Você pode expressar como tabela Markdown, com as colunas Nº (número da linha) e Linha, as linhas desde a primeira até a que contém "In the top chart's table, what is the highest", inclusive? Deixe de fora as linhas em branco.

────────

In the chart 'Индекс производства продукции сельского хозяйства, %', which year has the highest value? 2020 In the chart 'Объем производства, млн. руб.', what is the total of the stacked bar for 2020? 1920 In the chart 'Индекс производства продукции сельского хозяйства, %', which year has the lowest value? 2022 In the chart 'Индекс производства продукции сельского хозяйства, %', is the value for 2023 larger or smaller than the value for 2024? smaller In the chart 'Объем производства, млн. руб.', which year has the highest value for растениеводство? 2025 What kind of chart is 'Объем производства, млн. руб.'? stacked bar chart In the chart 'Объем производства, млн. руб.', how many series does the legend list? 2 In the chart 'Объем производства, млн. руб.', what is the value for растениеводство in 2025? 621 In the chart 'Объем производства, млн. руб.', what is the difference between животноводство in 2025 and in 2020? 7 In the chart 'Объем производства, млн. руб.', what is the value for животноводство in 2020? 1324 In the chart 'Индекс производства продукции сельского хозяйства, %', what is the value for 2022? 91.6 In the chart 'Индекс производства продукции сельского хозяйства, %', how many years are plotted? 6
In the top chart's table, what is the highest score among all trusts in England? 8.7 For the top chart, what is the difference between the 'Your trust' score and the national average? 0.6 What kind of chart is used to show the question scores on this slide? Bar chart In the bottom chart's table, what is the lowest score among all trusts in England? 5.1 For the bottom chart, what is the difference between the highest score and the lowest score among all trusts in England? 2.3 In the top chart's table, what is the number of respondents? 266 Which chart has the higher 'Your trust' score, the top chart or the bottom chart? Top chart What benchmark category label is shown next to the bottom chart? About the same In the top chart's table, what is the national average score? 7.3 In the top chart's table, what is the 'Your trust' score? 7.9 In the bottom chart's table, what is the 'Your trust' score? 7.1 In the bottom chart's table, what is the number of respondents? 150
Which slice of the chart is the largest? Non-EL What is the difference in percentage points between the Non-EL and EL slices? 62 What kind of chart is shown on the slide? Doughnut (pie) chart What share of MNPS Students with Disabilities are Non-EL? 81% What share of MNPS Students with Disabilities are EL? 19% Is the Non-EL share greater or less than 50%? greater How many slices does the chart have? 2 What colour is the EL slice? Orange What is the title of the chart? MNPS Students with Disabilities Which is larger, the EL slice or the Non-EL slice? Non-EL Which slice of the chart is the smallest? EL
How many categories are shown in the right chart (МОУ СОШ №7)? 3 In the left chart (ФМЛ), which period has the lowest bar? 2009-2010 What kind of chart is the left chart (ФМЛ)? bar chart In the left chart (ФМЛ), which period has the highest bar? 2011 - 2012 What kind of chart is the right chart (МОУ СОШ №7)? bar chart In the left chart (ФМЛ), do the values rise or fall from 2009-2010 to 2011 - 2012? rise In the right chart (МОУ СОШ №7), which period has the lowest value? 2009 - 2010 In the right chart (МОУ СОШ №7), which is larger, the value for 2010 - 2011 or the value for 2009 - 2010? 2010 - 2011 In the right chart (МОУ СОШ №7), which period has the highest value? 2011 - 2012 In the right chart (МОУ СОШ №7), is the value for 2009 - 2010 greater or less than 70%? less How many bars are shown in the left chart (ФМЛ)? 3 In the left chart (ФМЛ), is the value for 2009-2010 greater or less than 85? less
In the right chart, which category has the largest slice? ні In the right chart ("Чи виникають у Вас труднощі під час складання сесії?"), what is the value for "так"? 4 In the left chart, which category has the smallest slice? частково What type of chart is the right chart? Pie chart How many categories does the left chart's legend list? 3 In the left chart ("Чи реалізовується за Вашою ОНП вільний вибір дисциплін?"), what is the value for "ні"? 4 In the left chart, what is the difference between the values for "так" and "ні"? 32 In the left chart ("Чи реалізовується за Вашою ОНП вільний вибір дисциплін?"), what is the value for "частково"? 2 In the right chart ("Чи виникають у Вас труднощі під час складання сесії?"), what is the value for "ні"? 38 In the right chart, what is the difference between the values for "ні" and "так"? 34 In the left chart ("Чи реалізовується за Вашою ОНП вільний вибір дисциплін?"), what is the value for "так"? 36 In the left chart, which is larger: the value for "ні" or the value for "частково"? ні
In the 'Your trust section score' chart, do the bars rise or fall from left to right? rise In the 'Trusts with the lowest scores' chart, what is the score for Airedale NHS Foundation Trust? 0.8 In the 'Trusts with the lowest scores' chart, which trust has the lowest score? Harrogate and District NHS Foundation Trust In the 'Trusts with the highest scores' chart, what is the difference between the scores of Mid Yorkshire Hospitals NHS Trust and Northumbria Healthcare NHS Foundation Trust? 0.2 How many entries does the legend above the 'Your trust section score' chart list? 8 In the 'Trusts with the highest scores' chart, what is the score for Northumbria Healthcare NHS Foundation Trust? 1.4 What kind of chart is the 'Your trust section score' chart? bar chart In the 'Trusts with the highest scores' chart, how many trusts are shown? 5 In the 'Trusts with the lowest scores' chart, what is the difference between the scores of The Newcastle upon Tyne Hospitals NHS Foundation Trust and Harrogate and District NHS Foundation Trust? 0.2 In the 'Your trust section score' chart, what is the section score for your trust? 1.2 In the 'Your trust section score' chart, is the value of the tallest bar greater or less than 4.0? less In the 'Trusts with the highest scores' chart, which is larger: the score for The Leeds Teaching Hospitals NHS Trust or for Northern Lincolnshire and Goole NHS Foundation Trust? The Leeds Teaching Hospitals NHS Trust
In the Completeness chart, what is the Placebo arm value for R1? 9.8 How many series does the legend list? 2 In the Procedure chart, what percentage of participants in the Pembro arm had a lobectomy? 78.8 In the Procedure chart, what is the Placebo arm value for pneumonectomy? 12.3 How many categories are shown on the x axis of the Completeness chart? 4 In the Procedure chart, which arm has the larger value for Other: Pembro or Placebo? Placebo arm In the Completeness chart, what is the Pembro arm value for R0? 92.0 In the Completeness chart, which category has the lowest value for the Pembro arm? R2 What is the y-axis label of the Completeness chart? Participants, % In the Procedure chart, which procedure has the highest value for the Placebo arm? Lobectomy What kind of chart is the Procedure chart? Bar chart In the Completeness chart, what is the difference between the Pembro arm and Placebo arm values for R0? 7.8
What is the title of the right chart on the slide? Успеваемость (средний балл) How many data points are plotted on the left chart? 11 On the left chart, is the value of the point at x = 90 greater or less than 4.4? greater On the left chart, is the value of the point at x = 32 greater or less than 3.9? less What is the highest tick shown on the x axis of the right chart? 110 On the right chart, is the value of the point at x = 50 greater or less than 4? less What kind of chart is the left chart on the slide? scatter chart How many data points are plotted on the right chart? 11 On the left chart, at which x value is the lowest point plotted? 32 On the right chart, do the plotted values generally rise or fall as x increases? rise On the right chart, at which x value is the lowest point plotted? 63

────────

RESULTADO DO EXERCÍCIO ->
| Nº | Linha |
|---|---|
| 1 | In the chart 'Индекс производства продукции сельского хозяйства, %', which year has the highest value? 2020 In the chart 'Объем производства, млн. руб.', what is the total of the stacked bar for 2020? 1920 In the chart 'Индекс производства продукции сельского хозяйства, %', which year has the lowest value? 2022 In the chart 'Индекс производства продукции сельского хозяйства, %', is the value for 2023 larger or smaller than the value for 2024? smaller In the chart 'Объем производства, млн. руб.', which year has the highest value for растениеводство? 2025 What kind of chart is 'Объем производства, млн. руб.'? stacked bar chart In the chart 'Объем производства, млн. руб.', how many series does the legend list? 2 In the chart 'Объем производства, млн. руб.', what is the value for растениеводство in 2025? 621 In the chart 'Объем производства, млн. руб.', what is the difference between животноводство in 2025 and in 2020? 7 In the chart 'Объем производства, млн. руб.', what is the value for животноводство in 2020? 1324 In the chart 'Индекс производства продукции сельского хозяйства, %', what is the value for 2022? 91.6 In the chart 'Индекс производства продукции сельского хозяйства, %', how many years are plotted? 6 |
| 2 | In the top chart's table, what is the highest score among all trusts in England? 8.7 For the top chart, what is the difference between the 'Your trust' score and the national average? 0.6 What kind of chart is used to show the question scores on this slide? Bar chart In the bottom chart's table, what is the lowest score among all trusts in England? 5.1 For the bottom chart, what is the difference between the highest score and the lowest score among all trusts in England? 2.3 In the top chart's table, what is the number of respondents? 266 Which chart has the higher 'Your trust' score, the top chart or the bottom chart? Top chart What benchmark category label is shown next to the bottom chart? About the same In the top chart's table, what is the national average score? 7.3 In the top chart's table, what is the 'Your trust' score? 7.9 In the bottom chart's table, what is the 'Your trust' score? 7.1 In the bottom chart's table, what is the number of respondents? 150 |